- [Textauszug]:
-*-

I. Die Kläger und Revisionskläger (Kläger) werden im Streitjahr 1987 zur Einkommensteuer zusammen veranlagt. Die Klägerin erwarb aufgrund eines notariell beurkundeten Erbauseinandersetzungs- und Übertragungsvertrags ohne Zahlung eines Entgelts am 21. September 1987 ein 1933 errichtetes Hausgrundstück, das von der Hausgemeinschaft X 1977 für 220 000 DM erworben worden war. Nach dem Erwerb durch die Hausgemeinschaft nutzten die Klägerin und ihr Vater das im Übrigen vermietete Haus mit jeweils einem Zimmer bis Mai 1982 bzw. September 1983. Der Kläger hat das Haus seit 1979 bewohnt. Zwischen 1979 und 1986 wurden Mieteinnahmen zwischen 5 000 DM und 8 000 DM erzielt.

Von der Hausgemeinschaft wurden in den Vorjahren Reparaturaufwendungen in folgender Höhe erklärt:

1982 21 775 DM 1983 6 145 DM 1984 21 843 DM 1985 8 013 DM 1986 3 932 DM

Für das Streitjahr machte die Klägerin Aufwendungen vor Bezug der Wohnung im eigenen Einfamilienhaus in Höhe von 224 355 DM gemäß § 10e Abs. 6 des Einkommensteuergesetzes (EStG) geltend. Der Beklagte und Revisionsbeklagte (das Finanzamt --FA--) lehnte den Abzug ab, weil das Grundstück in vollem Umfang unentgeltlich erworben sei.

-*-

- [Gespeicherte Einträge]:
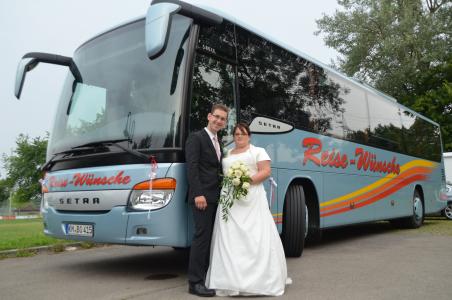 婚礼, 公共汽车, 庆祝活动, 家庭, 恋人, 婚姻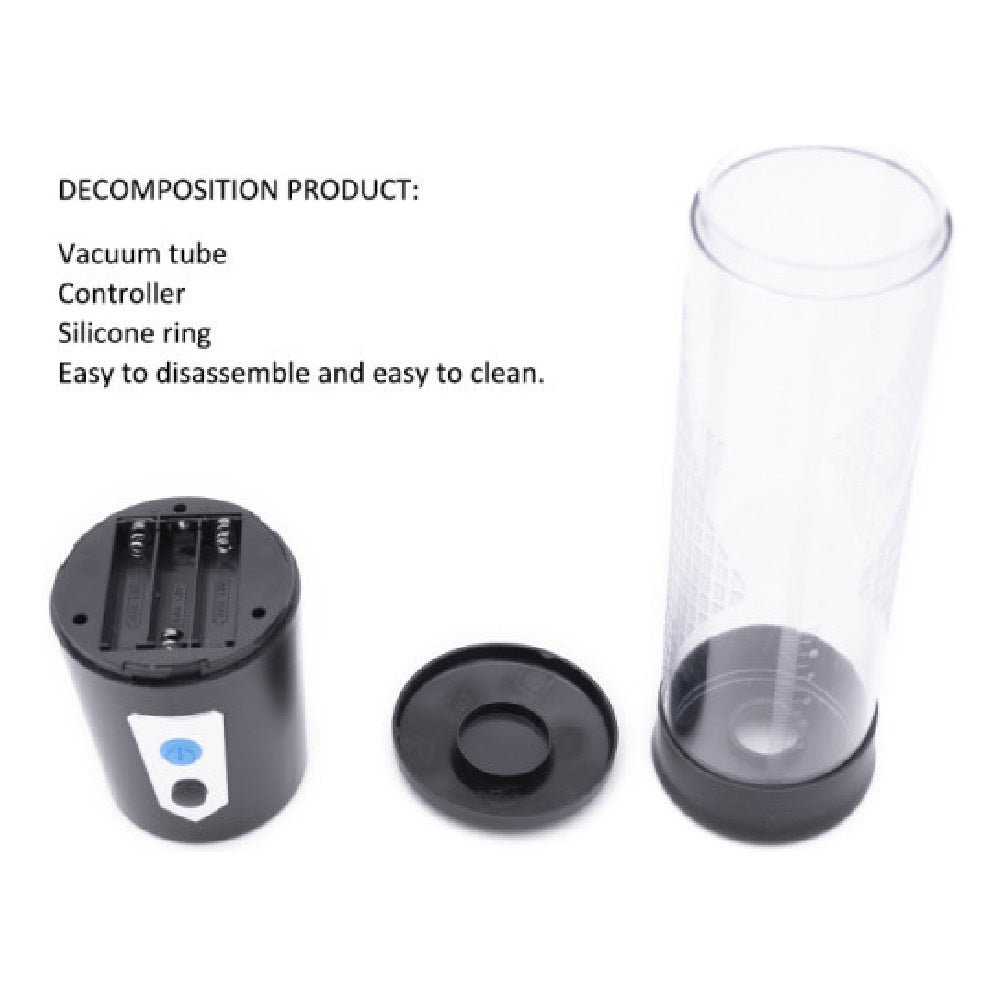 Auto Penis WORK OUT air vacuum pump 20 x Ø 6 cm - image 5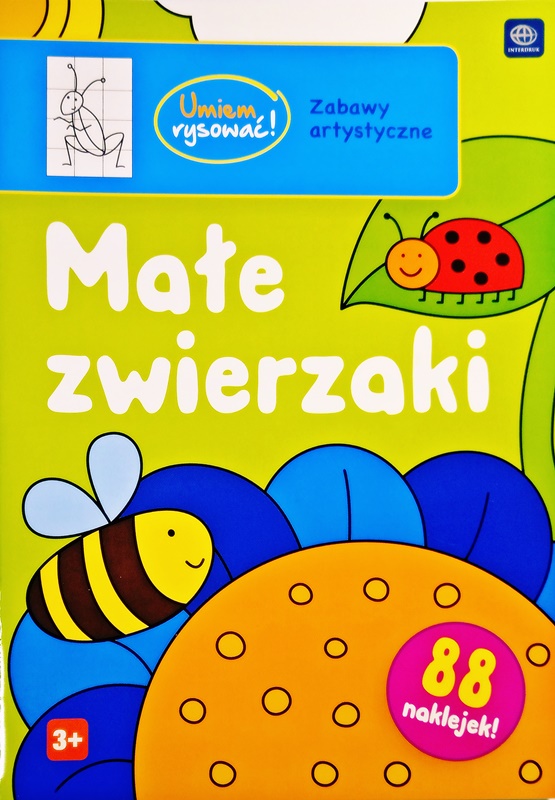 Interdruk artystyczne.Umiem весело рисовать! "Зубастики"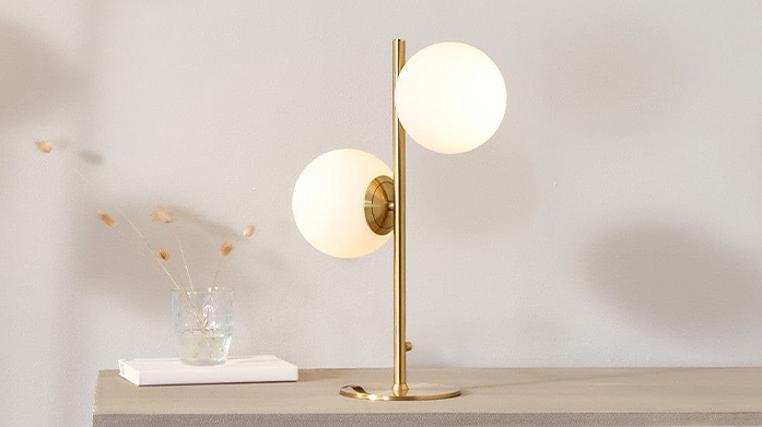 The Lighting Collection: Table Lamps, Pendants & More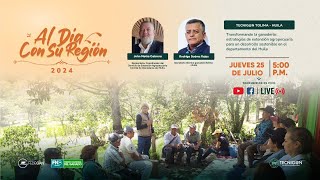 estrategias de extensión agropecuaria para un desarrollo sostenible en el departamento del Huila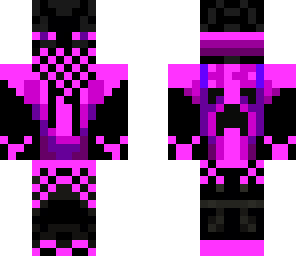 cool pink enderman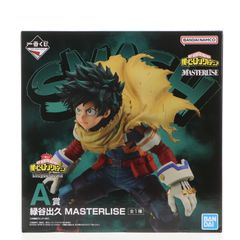 A상 미도리야 이즈쿠) 이치 반 쿠지 내 영웅 아카데미아 Let you down MASTERLISE 피규어 프라이즈 반다이 스피릿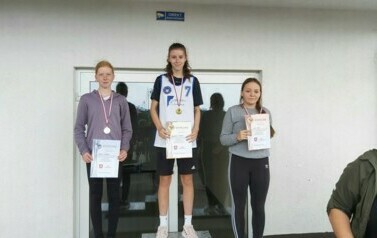 Lekkoatletyka - zawody powiatowe 7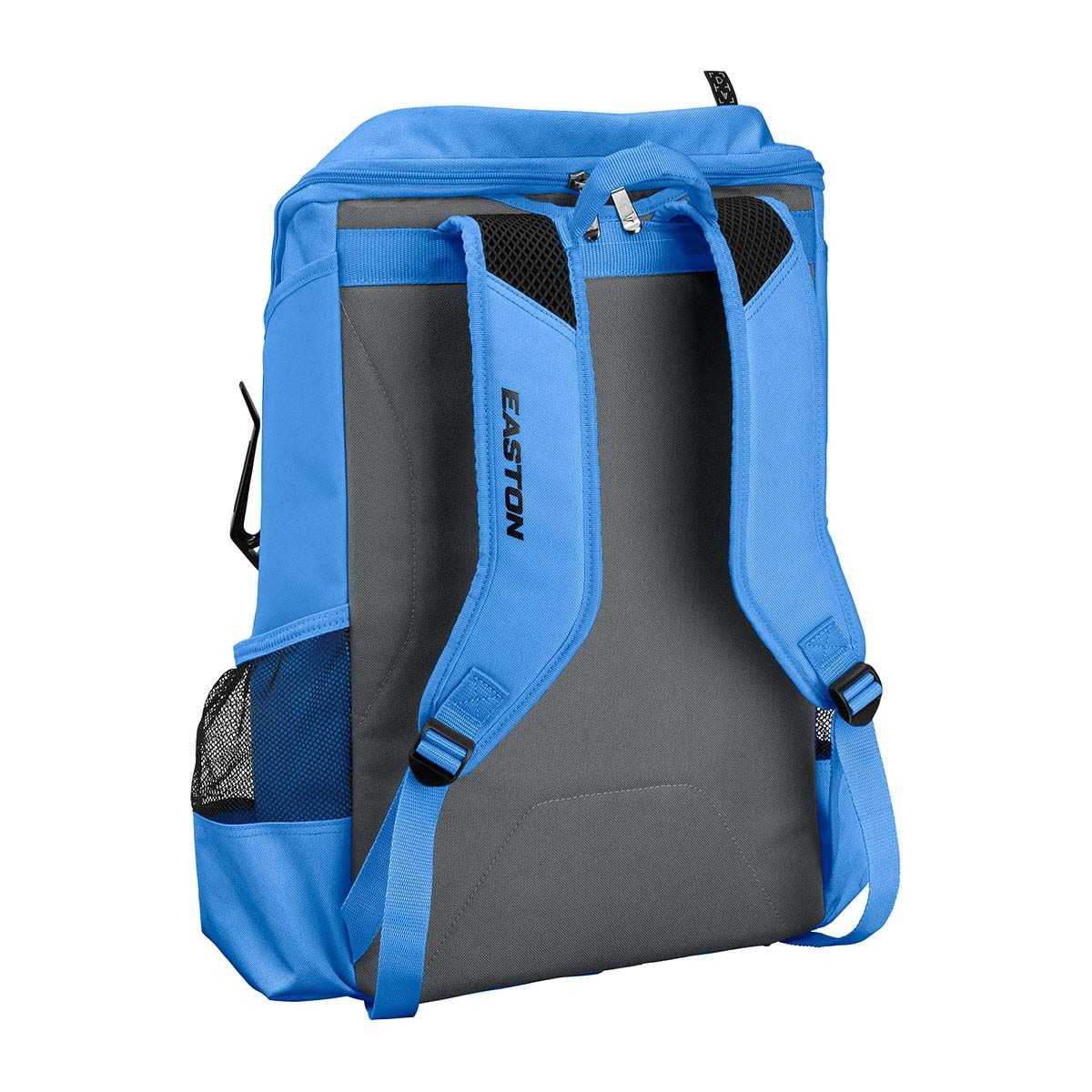 Easton Ghost NX Fastpitch Backpack Updated Design - Columbia Blue - HIT a Double - 1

-*-

- [Arbeitsaufträge]:
1 – Gib den Abschnitt aus dem Urteilstext zum Hausgrundstück, beginnend mit „1982 21 775“ und weiter bis einschließlich „unentgeltlich erworben sei.“, erneut wieder. Ersetze darin „Einfamilienhaus“ durch „Zweifamilienhaus“.
2 – Nimm den Urteilstext zum Hausgrundstück wieder auf und führe ihn nach seinem letzten Satz fort.

- [Antworten je Aufgabe]:
1 –
1982 21 775 DM 1983 6 145 DM 1984 21 843 DM 1985 8 013 DM 1986 3 932 DM

Für das Streitjahr machte die Klägerin Aufwendungen vor Bezug der Wohnung im eigenen Zweifamilienhaus in Höhe von 224 355 DM gemäß § 10e Abs. 6 des Einkommensteuergesetzes (EStG) geltend. Der Beklagte und Revisionsbeklagte (das Finanzamt --FA--) lehnte den Abzug ab, weil das Grundstück in vollem Umfang unentgeltlich erworben sei.

2 –
Im Einspruchsverfahren machten die Kläger Instandsetzungsaufwendungen für das Haus in Höhe von 229 592 DM als Werbungskosten bei den Einkünften aus Vermietung und Verpachtung geltend. Im Zeitpunkt des Erwerbs sei die Renovierung und im Anschluss daran die Vermietung des Objekts geplant gewesen. Die Arbeiten seien im Juli 1988 abgeschlossen worden; ab diesem Zeitpunkt seien von der Gesamtwohnfläche des Gebäudes (ca. 120 qm) 86 qm zu eigenen Wohnzwecken genutzt.

In der Einkommensteuererklärung für das Jahr 1988 wurden weitere Modernisierungsaufwendungen in Höhe von 172 442 DM als Werbungskosten geltend gemacht. Mieteinnahmen wurden nicht erklärt. Die Kläger tragen vor, ab 1989 sei eine kleine Wohnung im Hause (ca. 24 qm) vermietet worden.

Der Bausachverständige des FA erklärte in einer Stellungnahme, das Gebäude sei gründlich bautechnisch renoviert und saniert worden. Es seien ausgewählte Materialien verarbeitet worden, Nutzungsänderungen oder Erweiterungen seien nicht erfolgt.

Das FA ging davon aus, dass es sich um Herstellungskosten (Generalüberholung) handle. Für das Streitjahr 1987 könne davon ausgegangen werden, dass die Kläger die Absicht gehabt hätten, das Hausgrundstück zu vermieten. Die Absetzung für Abnutzung (AfA) der Rechtsvorgängerin sei daher anteilig ab dem Zeitpunkt des Übergangs (1. Oktober 1987) in Höhe von insgesamt 957 DM (3/12 von 3 830 DM) zu gewähren.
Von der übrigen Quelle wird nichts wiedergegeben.